Вернувшись, он погасил верхний свет, что меня удивило, больше того, если честно признаться, показалось слишком поспешным намеком на нечто такое, что мы оба хотели бы пока оставить в тайне, словом, меня это напугало, хотя в комнате, в зеркальных бра и рогатых подсвечниках уже пылали свечи, то есть было светло, горело уже по меньшей мере три десятка тонких восковых свечей, отчего помещение напоминало одновременно храм и бомбоубежище; темно-красные шторы с королевскими лилиями, позолоченными светом свечей, он задернул, и вся стена, от потолка до пола, скрылась за этой слегка колеблющейся драпировкой.
Он двигался с упоением, и поскольку все его члены были тонкими, вытянутыми – длинные руки, тонкие пальцы рук, точеные бедра в довольно узких джинсах, – все движения его были изящными, он с удовольствием, если не сказать с наслаждением, касался привычных предметов, как будто при всей их привычности они доставляли ему элементарную радость, но в то же время я видел, что вся эта по-домашнему милая и утонченная ритуальная игра была устроена ради меня, как будто он что-то хотел доказать не только себе, но и мне, ибо игра эта вовсе не выглядела бесцельной, он явно хотел мне продемонстрировать, что в этом пространстве можно и нужно жить с удовольствием, какого ритма движений требует эта обстановка, показать мне в мельчайших деталях и этот ритм, и предметы, которыми он себя окружил; но в этом его намерении, при всей его искренности и при всем неподдельном радушии, нельзя было не почувствовать какое-то судорожное напряжение, он почти беззастенчиво рисовался, пытался вести себя чуть ли не фамильярно, но и тут, за привычным и отработанным позерством, за чувством превосходства, за его самолюбованием я не мог не почувствовать некоторую обиженную растерянность, словно он, прикрываясь щитом превосходства, на самом деле наблюдал, интересно ли мне вообще то, что он предлагал как интимные знаки доверия, и не ошибся ли он во мне.

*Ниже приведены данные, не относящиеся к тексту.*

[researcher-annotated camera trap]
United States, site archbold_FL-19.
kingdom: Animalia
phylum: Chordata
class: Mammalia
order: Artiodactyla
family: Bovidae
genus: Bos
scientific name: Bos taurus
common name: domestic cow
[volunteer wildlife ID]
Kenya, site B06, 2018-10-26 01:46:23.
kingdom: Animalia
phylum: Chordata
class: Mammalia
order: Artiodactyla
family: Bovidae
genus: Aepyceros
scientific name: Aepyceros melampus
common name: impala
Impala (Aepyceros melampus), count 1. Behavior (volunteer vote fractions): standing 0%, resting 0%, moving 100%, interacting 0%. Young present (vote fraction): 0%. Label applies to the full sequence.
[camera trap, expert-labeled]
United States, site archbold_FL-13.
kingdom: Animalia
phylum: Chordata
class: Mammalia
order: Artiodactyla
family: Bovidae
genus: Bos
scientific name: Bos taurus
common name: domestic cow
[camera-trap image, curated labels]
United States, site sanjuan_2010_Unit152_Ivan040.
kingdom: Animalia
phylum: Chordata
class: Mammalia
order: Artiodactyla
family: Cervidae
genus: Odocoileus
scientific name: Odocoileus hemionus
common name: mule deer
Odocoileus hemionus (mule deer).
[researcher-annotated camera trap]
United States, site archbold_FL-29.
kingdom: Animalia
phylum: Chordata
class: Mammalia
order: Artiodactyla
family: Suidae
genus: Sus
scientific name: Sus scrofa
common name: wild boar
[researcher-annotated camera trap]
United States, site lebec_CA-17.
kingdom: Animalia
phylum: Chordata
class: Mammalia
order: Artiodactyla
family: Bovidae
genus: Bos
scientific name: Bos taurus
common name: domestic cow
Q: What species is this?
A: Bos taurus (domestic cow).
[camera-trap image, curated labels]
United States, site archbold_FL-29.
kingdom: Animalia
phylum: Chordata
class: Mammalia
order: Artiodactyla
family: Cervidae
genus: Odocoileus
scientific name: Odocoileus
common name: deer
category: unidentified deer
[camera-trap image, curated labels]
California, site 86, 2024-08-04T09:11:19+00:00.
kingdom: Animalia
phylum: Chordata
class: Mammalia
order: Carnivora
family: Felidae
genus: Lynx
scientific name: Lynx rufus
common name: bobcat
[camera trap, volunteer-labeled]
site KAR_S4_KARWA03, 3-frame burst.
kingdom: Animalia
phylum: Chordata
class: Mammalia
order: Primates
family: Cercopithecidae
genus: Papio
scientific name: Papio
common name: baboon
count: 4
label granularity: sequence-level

В каждом его движении, каким бы ни было оно гармоничным, уверенным, сравнимым подчас с откровенным признанием, я ощущал его жадное, настойчивое, я даже сказал бы, эгоистичное любопытство, и этот невысказанный им вопрос был вполне обоснован, ибо я делал вид, будто все это шоу меня нисколечко не волнует, что я предпочел бы остаться в надежных рамках обычного этикета; я просто хотел, как бы не замечая тайного смысла его жестов, закрыть глаза, чтобы не видеть, как он распахивается передо мной, как обнажает всего себя, рассчитывая на взаимность; но когда он улавливал смысл и степень моих опасений, он с готовностью отступал, смягчая или дезавуируя эти знаки другими жестами.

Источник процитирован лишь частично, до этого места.